Problem to solve:
Count the lines in the entries below that contain the word "spruce" and reply with the number only.

Data:
------------

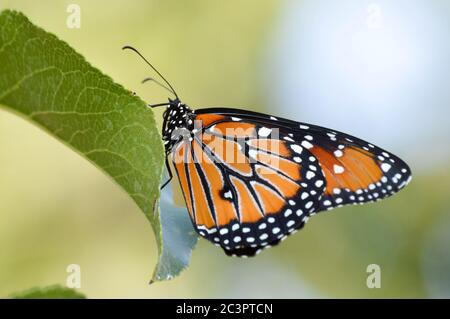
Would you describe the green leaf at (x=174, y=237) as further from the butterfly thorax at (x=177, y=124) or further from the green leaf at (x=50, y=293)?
the butterfly thorax at (x=177, y=124)

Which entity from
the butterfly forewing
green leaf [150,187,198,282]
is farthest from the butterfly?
green leaf [150,187,198,282]

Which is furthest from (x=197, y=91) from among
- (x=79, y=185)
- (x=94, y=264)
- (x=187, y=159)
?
(x=187, y=159)

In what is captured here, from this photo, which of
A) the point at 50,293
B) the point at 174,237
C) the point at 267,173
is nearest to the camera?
the point at 50,293

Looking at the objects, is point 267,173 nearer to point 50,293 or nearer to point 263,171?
point 263,171

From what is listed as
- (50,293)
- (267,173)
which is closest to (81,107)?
(50,293)

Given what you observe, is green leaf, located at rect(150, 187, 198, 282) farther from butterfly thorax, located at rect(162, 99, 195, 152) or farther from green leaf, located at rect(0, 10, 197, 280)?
butterfly thorax, located at rect(162, 99, 195, 152)

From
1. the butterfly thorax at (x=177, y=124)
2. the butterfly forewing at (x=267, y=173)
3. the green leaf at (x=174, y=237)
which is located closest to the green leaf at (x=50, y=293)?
the green leaf at (x=174, y=237)
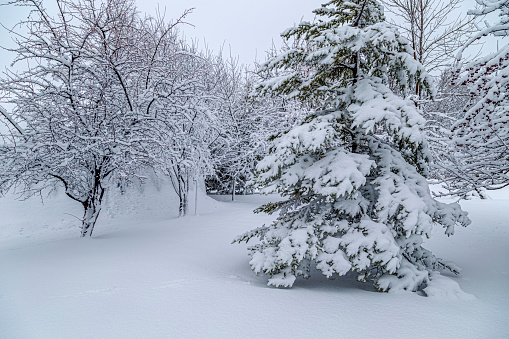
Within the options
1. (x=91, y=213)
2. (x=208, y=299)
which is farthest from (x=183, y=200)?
(x=208, y=299)

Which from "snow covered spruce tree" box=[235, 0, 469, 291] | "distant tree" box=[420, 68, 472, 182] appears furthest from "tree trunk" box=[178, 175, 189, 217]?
"distant tree" box=[420, 68, 472, 182]

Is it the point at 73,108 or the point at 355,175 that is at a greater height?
the point at 73,108

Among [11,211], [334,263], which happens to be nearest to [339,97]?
[334,263]

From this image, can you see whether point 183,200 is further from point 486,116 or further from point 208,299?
point 486,116

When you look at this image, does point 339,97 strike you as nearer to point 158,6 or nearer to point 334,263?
point 334,263

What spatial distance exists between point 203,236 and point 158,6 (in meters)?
9.56

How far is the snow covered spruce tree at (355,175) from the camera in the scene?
392 centimetres

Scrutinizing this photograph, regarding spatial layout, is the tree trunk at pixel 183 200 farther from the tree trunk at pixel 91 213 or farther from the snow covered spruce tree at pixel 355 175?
the snow covered spruce tree at pixel 355 175

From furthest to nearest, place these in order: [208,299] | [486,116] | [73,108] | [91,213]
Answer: [91,213], [73,108], [486,116], [208,299]

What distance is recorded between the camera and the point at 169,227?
9164 millimetres

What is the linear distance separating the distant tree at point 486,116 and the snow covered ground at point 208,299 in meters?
1.66

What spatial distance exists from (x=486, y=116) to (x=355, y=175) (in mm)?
2154

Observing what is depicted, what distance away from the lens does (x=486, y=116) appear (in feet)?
14.1

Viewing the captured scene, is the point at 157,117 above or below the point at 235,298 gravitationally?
above
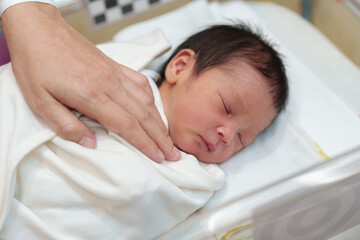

------------

Problem solution:
4